What the task asks:
The word to find is "stool". State how many lines below contain it, giving only the number.

Top of Recorded information

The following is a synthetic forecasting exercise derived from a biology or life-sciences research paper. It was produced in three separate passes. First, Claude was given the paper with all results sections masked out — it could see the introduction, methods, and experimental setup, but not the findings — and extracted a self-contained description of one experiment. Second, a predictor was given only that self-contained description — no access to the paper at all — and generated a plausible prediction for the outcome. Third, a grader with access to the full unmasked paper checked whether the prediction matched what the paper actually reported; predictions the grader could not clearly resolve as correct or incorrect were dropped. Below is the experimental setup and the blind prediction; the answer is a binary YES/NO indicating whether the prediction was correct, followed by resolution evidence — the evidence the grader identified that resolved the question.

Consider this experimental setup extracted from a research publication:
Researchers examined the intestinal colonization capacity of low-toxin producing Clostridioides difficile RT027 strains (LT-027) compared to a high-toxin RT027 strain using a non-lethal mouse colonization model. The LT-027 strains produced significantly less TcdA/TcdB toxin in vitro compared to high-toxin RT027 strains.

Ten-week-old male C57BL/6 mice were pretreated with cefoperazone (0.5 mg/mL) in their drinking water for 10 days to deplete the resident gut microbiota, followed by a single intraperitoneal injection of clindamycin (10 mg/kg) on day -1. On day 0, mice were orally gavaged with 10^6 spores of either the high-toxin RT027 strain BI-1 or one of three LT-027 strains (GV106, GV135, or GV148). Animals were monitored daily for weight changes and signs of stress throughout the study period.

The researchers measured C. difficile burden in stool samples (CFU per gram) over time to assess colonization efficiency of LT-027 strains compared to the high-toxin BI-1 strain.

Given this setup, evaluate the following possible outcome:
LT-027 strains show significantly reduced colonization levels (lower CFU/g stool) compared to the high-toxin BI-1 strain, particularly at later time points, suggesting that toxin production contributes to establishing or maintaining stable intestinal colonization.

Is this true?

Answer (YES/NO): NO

Bottom of Recorded information
Top of Recorded information

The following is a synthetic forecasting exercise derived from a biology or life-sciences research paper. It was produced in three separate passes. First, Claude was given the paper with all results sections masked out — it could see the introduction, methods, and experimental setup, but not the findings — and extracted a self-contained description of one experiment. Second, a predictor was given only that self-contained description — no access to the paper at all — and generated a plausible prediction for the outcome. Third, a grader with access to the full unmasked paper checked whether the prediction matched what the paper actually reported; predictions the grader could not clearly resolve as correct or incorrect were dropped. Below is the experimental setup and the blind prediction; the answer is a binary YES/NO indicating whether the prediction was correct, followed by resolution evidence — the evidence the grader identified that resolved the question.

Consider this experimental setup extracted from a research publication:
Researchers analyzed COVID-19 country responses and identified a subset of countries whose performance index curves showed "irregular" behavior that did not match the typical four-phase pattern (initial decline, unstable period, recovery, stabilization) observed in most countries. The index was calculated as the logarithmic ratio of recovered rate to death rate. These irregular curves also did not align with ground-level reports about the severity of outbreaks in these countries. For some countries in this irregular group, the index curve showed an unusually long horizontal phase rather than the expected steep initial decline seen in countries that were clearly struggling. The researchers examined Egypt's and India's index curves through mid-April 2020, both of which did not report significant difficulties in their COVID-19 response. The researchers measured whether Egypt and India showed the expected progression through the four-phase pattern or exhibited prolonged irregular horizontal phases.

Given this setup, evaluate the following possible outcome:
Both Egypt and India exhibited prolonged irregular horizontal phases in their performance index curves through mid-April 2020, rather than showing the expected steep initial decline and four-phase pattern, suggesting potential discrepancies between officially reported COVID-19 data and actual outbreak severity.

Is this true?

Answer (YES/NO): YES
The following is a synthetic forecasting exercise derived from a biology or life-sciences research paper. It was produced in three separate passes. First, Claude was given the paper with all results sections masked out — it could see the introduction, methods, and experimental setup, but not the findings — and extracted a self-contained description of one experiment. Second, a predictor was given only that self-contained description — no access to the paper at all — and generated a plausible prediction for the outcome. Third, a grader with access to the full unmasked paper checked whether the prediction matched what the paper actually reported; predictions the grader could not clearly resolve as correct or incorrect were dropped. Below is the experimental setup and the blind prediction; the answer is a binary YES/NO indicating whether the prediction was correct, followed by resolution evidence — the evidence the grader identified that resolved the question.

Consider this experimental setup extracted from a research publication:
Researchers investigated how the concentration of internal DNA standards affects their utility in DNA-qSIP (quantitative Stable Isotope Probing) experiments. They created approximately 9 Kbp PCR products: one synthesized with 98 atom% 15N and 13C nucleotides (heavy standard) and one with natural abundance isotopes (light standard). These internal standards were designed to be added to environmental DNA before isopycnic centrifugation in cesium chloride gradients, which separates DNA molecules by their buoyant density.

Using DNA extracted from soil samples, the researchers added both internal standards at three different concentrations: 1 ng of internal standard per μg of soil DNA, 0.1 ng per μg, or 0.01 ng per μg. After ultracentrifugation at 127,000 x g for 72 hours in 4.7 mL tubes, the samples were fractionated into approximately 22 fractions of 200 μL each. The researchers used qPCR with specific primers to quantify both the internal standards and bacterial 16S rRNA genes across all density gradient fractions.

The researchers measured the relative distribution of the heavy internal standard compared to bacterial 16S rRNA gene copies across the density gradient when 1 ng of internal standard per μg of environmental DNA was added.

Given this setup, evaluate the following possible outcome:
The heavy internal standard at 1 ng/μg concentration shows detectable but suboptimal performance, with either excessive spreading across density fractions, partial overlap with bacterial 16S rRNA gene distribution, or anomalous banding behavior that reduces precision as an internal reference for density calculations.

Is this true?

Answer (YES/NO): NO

Bottom of Recorded information

Result of this exercise:
2